Who Is the Publisher?
When researching the publisher, check out the Website and see what other apps it may have released. If anything looks suspicious, don’t download it.
Read Reviews
Read online reviews to see what other people have to say about the app. While user reviews on the Android Market can be helpful, malware developers can easily post fake reviews, so don’t rely on them entirely.
Check Permissions
When downloading an app, it will display a list of all the permissions it needs. Check to make sure the list makes sense.
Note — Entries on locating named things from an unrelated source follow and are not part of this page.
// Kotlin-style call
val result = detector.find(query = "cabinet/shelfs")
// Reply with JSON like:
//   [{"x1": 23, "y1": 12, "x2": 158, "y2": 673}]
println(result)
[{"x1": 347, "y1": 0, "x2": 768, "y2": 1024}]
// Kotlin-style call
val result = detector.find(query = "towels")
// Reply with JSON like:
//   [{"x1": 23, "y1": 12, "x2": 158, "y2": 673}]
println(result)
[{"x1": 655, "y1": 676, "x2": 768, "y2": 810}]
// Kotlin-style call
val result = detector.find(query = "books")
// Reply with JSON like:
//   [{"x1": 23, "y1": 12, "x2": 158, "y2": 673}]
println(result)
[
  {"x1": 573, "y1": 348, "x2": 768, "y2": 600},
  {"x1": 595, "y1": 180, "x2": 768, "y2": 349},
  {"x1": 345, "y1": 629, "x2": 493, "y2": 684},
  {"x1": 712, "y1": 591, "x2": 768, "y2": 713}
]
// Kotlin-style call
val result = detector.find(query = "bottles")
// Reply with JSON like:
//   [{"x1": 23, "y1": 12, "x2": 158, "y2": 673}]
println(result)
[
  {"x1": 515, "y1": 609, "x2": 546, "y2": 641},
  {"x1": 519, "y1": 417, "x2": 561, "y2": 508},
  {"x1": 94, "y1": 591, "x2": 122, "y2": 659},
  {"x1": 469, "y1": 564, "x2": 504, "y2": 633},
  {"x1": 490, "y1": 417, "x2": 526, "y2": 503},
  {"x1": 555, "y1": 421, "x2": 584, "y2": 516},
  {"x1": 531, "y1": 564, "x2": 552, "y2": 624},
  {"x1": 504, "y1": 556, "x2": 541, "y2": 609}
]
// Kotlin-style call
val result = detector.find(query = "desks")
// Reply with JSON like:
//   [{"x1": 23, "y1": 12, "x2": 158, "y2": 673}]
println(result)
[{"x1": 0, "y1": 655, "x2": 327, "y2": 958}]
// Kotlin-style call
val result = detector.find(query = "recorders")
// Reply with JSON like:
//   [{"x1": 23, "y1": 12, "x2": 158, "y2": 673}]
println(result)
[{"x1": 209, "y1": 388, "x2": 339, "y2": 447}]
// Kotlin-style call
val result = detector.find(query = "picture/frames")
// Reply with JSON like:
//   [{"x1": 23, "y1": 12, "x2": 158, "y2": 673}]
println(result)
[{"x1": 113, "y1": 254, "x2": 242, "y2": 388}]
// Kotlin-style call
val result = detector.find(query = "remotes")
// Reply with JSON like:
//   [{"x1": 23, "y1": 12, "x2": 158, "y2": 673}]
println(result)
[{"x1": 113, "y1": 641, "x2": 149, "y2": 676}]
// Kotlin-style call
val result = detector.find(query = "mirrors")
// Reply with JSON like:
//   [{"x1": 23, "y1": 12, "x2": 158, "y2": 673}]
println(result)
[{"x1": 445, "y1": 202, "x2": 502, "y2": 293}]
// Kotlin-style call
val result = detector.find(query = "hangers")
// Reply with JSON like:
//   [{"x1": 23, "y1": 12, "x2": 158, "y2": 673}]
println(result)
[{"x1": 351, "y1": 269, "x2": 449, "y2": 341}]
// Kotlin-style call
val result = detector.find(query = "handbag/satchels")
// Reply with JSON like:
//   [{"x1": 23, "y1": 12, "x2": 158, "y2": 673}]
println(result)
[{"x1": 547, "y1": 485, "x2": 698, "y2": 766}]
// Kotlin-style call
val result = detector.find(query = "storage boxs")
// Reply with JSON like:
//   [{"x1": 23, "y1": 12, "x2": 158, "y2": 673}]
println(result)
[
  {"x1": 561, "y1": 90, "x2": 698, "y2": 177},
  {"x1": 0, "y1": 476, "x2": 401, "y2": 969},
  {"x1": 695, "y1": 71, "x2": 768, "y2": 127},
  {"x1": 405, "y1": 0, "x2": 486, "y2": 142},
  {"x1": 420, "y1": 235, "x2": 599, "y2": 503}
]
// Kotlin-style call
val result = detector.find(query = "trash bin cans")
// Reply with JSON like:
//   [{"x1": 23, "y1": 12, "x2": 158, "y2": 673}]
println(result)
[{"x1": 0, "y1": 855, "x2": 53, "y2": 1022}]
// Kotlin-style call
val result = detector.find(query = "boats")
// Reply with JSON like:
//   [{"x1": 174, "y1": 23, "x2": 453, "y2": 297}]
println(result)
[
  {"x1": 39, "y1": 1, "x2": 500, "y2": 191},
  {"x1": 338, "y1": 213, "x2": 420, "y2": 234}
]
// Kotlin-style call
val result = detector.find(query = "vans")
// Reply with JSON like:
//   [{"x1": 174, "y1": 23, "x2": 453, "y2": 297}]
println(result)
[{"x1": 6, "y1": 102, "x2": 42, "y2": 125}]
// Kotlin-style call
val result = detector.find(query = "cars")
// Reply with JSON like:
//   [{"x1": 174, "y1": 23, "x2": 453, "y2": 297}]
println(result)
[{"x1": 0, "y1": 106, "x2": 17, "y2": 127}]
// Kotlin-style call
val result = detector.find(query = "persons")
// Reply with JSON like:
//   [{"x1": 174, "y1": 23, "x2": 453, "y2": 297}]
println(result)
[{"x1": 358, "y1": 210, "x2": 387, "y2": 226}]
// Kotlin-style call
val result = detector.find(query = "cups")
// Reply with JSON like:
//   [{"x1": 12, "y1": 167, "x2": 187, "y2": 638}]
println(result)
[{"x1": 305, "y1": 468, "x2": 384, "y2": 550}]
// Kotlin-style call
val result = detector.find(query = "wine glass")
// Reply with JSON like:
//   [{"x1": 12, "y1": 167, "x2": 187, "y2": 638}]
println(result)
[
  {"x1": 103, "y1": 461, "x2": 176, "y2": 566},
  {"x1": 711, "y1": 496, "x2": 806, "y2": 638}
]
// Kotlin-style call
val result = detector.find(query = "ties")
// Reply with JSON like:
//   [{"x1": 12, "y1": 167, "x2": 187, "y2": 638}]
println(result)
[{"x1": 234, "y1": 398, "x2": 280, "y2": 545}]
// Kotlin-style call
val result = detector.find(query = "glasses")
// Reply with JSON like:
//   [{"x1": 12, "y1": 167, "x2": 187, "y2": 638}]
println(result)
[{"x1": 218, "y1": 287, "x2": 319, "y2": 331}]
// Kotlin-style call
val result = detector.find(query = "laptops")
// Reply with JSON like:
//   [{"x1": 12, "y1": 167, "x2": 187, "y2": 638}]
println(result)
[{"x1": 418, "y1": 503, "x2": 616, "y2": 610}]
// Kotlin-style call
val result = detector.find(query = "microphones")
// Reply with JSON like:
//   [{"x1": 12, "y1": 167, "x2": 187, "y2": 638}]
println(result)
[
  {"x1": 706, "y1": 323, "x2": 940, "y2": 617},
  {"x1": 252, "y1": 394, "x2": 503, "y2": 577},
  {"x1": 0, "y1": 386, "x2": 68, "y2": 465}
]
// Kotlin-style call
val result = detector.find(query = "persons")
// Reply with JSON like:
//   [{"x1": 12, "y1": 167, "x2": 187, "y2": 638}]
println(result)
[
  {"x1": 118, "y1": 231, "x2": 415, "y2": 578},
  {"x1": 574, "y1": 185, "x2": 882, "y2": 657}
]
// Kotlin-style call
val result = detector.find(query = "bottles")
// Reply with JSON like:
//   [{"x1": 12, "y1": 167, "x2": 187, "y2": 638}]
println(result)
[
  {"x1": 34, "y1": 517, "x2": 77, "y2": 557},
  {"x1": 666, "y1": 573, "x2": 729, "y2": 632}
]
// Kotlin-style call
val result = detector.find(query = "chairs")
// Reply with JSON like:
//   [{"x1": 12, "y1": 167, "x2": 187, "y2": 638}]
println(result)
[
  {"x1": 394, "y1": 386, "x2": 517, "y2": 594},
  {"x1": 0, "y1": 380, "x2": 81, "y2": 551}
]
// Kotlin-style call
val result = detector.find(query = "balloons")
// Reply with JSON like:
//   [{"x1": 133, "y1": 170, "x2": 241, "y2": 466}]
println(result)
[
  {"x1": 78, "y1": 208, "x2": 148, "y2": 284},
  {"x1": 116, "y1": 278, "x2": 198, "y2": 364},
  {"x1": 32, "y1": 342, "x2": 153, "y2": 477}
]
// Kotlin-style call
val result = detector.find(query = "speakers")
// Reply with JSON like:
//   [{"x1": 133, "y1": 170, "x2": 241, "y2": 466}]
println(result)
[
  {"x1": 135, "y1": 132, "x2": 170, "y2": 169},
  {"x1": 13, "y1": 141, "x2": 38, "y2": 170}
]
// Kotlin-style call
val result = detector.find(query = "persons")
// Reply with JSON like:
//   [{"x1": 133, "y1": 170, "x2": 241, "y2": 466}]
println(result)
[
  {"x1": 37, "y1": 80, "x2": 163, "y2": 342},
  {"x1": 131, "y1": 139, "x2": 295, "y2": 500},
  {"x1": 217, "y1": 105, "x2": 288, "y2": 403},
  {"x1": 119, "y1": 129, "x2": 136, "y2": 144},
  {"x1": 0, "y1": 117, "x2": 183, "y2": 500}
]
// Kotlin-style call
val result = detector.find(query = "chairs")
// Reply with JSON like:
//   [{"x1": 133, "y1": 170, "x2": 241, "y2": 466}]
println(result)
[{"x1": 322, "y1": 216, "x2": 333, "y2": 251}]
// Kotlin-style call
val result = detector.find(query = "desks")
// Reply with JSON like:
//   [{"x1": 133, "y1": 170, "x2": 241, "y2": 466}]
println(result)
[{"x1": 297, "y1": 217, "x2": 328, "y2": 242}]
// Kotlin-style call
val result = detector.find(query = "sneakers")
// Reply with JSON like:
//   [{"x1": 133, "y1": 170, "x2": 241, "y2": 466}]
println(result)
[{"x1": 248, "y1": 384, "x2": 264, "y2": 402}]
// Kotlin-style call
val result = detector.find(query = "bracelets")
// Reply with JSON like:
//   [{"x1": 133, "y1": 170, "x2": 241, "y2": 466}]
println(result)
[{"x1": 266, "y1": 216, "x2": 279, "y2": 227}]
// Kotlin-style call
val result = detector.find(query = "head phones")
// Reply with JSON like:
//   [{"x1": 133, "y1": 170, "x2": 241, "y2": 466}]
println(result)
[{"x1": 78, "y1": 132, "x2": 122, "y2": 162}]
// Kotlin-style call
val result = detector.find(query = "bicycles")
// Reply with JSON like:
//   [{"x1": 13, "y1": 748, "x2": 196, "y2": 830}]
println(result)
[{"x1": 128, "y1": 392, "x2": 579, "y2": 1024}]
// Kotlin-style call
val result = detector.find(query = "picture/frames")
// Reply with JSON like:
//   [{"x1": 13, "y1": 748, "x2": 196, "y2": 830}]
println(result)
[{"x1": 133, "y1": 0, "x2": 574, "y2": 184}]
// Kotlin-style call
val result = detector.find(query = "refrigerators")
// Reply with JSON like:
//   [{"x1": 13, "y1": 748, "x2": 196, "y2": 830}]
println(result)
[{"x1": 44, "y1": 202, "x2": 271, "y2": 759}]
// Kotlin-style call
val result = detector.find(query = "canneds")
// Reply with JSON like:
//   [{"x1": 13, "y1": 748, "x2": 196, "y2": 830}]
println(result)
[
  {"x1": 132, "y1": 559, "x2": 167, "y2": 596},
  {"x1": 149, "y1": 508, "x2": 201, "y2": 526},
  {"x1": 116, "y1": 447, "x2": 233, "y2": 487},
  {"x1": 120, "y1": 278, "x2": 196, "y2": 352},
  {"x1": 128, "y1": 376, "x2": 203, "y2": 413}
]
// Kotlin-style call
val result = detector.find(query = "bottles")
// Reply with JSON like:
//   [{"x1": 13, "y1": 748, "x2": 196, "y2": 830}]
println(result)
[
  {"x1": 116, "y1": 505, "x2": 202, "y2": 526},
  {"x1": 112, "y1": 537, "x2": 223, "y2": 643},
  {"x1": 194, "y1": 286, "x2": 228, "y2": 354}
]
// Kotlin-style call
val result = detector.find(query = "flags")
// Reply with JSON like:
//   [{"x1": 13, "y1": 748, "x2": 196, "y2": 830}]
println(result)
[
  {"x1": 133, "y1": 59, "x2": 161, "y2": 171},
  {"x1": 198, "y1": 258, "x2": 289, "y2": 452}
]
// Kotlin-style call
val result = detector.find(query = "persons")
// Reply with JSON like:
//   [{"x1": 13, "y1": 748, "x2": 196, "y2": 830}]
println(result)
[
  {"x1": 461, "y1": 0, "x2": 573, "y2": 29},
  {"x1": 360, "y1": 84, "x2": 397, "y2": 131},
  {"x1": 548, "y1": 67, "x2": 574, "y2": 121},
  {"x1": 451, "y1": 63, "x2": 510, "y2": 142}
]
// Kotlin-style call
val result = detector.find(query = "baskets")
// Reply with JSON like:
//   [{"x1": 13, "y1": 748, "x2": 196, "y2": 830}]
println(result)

Alarm clock apps don’t need to look at contacts, and not all apps need Internet access.
Use Caution When Sideloading (Direct Installs)
Users should download and install apps from official sources and not download Android Package files directly from third-party Websites or unofficial app stores. Attackers can easily embed malicious code in APK files.
Install a Mobile Security Product
Antivirus scanners and other mobile security apps can scan the device to protect against malware and spyware. A good scanner will alert users when something malicious is being downloaded and not wait until it’s already on the device.
Be Alert for Scams
Look out for phishing sites or scams that claim to offer some kind of unexplained deal. Users are more likely to fall for online scams and click on malicious links on a smartphone than on a regular computer. Many security tools can scan the Websites to make sure it’s not doing anything dangerous.
Update Mobile Devices, Apps
It’s harder to keep up with the latest security changes and updates to Android because the phone providers and tablet manufacturers push out the updates in their own sweet time. But when users are prompted to update, they should. And users with rooted devices should regularly check for updates.
Turn Off Connections
Users should manually keep WiFi, Bluetooth and other connections turned off if they are not going to be using them, and turn THEM on only when needed.
Use Known Access Points
Man-in-the-middle attacks rely on the fact that users connect to access points with names that sound real, or connect to generic names like “linksys.” Connect only to known access points. Remove the guesswork and stay safe.
Audit Apps, Phones
Dont store passwords on the device, and make sure apps aren’t doing so without your knowledge. Make sure profiles aren’t being created or modified without your knowledge. Make sure email is not automatically downloading malicious attachments.
Turn On Wipe
If the phone is stolen or lost, a Wipe application will clear all the data so the private information wont fall into the wrong hands. If you can, try to download an app where you can wipe your SD card too.